When the total CAT activity and damage scores were considered, the ICC were 0.71 and 0.81 respectively, representing moderate and good inter-rater reliability respectively. The excellent correlation of the total CAT activity and damage scores with global skin activity and damage further confirmed the usefulness of the CAT activity and damage scores in the assessment of the cutaneous manifestations of DM. Unlike the VAS ratings, however, the CAT provides a consistent approach to weighting and a systematic evaluation of the activity and damage for a wide variety of cutaneous lesions. Completion of the VAS after completion of the tool may have acted to increase the correlations somewhat, as careful consideration of the lesions in the CAT may have influenced how the VAS were completed.
The CAT activity and damage scores appear to be more reliable than the individual items. This is similar to the experience with Manual Muscle Testing (MMT). Jain et al have documented that the total and summary muscle group sub-scores had higher reliability than individual muscle scores, and concluded that acceptable reliability existed only for the total and sub-scores [17
]. Despite this concern, MMT has been important in the assessment of muscle strength of myositis patients both in clinical and research contexts [8
]. Relatively lower individual item reliability does not invalidate the CAT, as the total CAT activity and damage scores have acceptable reliability.

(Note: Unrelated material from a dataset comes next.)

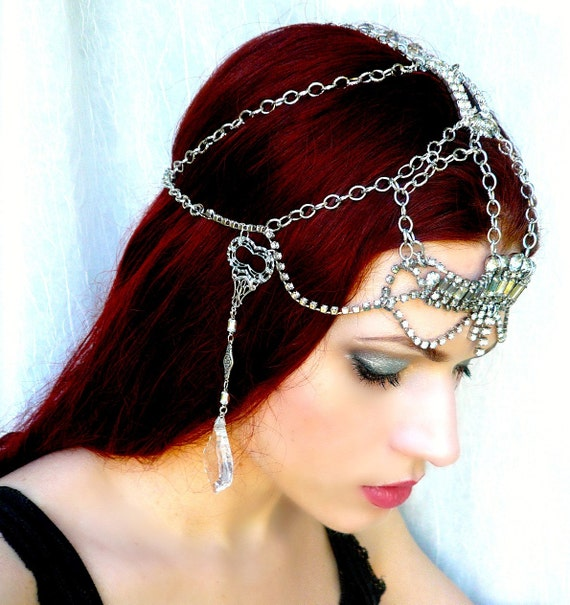the Charm of Making - One of a Kind Vintage Rhinestone Crystal Headpiece - the Original Style from Rose of the Mire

Although we attempted to perform as careful a study as possible, this work has several limitations. First, the entire skin surface could not be shown in one slide, and so we were unable to adequately assess the performance of the total scores in the slide dataset. Some characteristics, such as induration or erythema, may also be difficult to assess in a slide. However, slides did allow many assessors to examine the exact same lesion, and useful information regarding the performance of this tool was obtained. Second, despite the relatively large number of children examined in this work, some lesions were still represented rarely or not at all. Thus, for some lesions, we did not have enough information to assess the reliability. It is possible that some of those lesions were so rare that they should be deleted from future versions of this tool.

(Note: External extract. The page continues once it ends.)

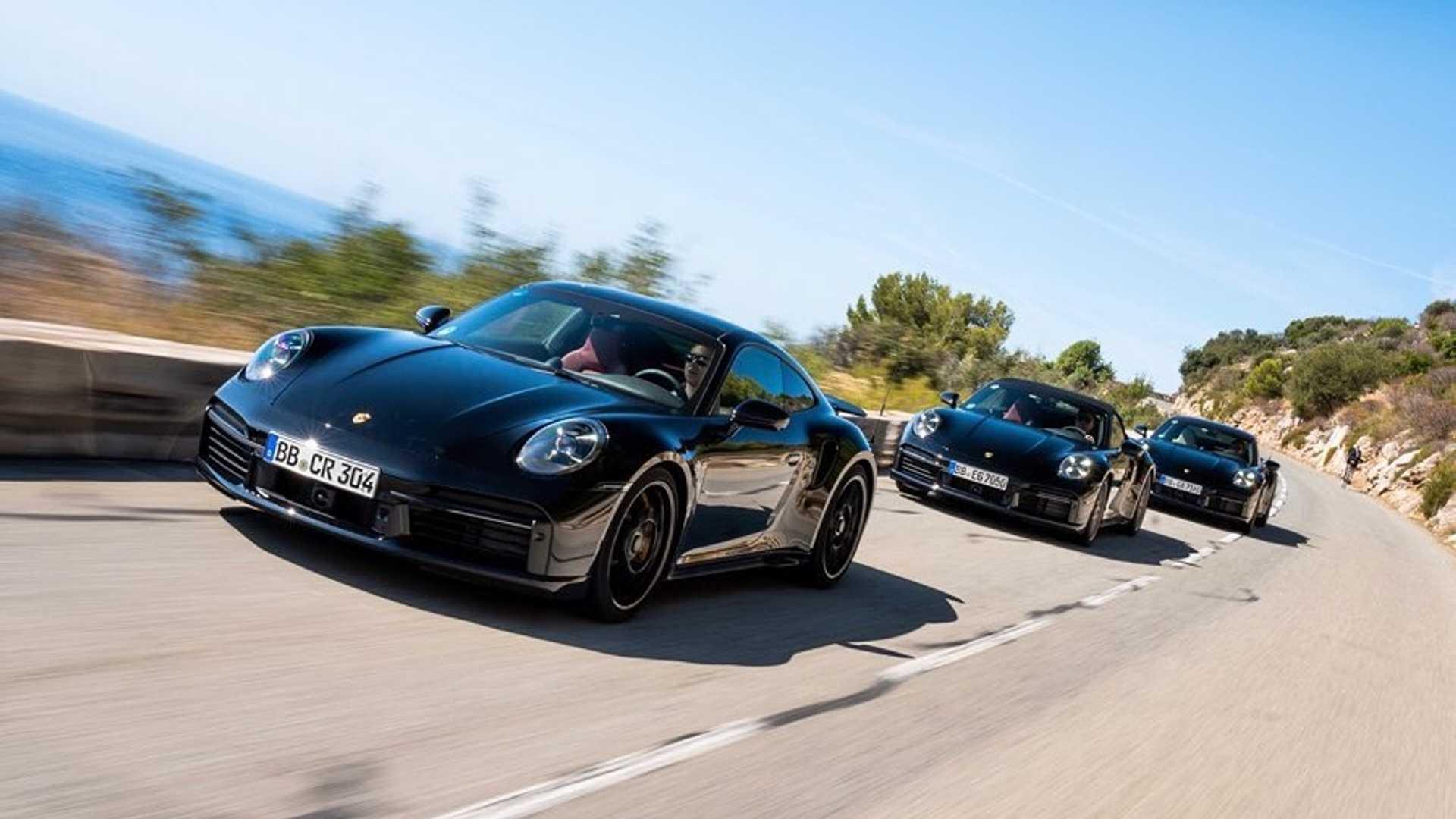 Porsche montre des prototypes de sa 911 Turbo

It is important to consider what advantages the CAT may have over other available tools for the assessment of skin disease in the juvenile IIM, in particular the DAS [12
]. Like the CAT, the DAS has not been fully validated. We believe that the CAT has some potential advantages over the DAS. First, the CAT seeks to consider the full range of cutaneous features of the juvenile IIM, while the DAS assesses a more limited range of skin lesions. This results in the CAT being somewhat longer and more complex, but may be a reasonable trade-off for comprehensiveness. Second, the CAT assesses both skin disease activity and damage, while the DAS considers only skin disease activity. Further work will need to consider the relative performance and preference of any tools which may become available for the assessment of skin disease in juvenile IIM.

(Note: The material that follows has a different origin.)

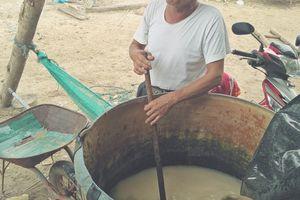 Huyện Tĩnh Gia, Thanh Hóa: Người dân lao đao vì nước sinh hoạt bị nhiễm mặn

In conclusion, we have introduced a new tool for the assessment of skin disease activity and damage in the IIM. This will allow a systematic and semi-quantitative analysis of both acute and chronic cutaneous changes in the IIM. We have demonstrated that the CAT activity and damage scores have moderate to good reliability, and that assessors generally agree on their ratings of a variety of cutaneous lesions of DM. Future validation of this tool will consider other measurement characteristics, such as construct validity and responsiveness, allowing this tool to be used in both clinical and research contexts.